Republican obstruction of sane gun regulations piles up the body count in America

On April 28, 1996, a gunman opened fire on tourists in a seaside resort in Port Arthur, Tasmania in Australia. By the time he was finished, he had killed 35 people and wounded 23 more. It was the worst mass murder in Australia’s history.

How did the government of Australia respond? In 1996, Australia Enacted Strict Gun Laws. It Hasn’t Had a Mass Shooting Since.

Twelve days later, Australia’s government did something remarkable. Led by newly elected conservative Prime Minister John Howard, it announced a bipartisan deal with state and local governments to enact sweeping gun-control measures.

At the heart of the push was a massive buyback of more than 600,000 semi-automatic shotguns and rifles, or about one-fifth of all firearms in circulation in Australia. The country’s new gun laws prohibited private sales, required that all weapons be individually registered to their owners, and required that gun buyers present a “genuine reason” for needing each weapon at the time of the purchase. (Self-defense did not count.) In the wake of the tragedy, polls showed public support for these measures at upwards of 90 percent.

☆ ☆ ☆ ☆ ☆

> **What you have to do**:
Transcribe the passage of the article on Australia's gun laws between "On April 28, 1996, a" and "Mass Shooting Since.", inclusive. The listing that comes next is separate material with no connection to the article on Australia's gun laws.

> **Supplied information**:
☆ ☆ ☆ ☆ ☆

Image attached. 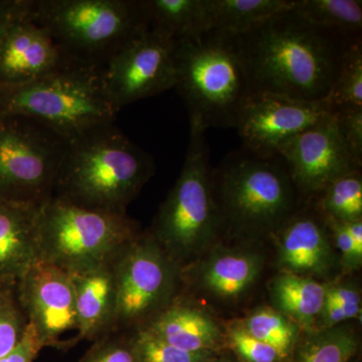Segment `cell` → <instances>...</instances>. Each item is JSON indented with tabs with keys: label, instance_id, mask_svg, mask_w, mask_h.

☆ ☆ ☆ ☆ ☆

> **Exercise solution**:
On April 28, 1996, a gunman opened fire on tourists in a seaside resort in Port Arthur, Tasmania in Australia. By the time he was finished, he had killed 35 people and wounded 23 more. It was the worst mass murder in Australia’s history.

How did the government of Australia respond? In 1996, Australia Enacted Strict Gun Laws. It Hasn’t Had a Mass Shooting Since.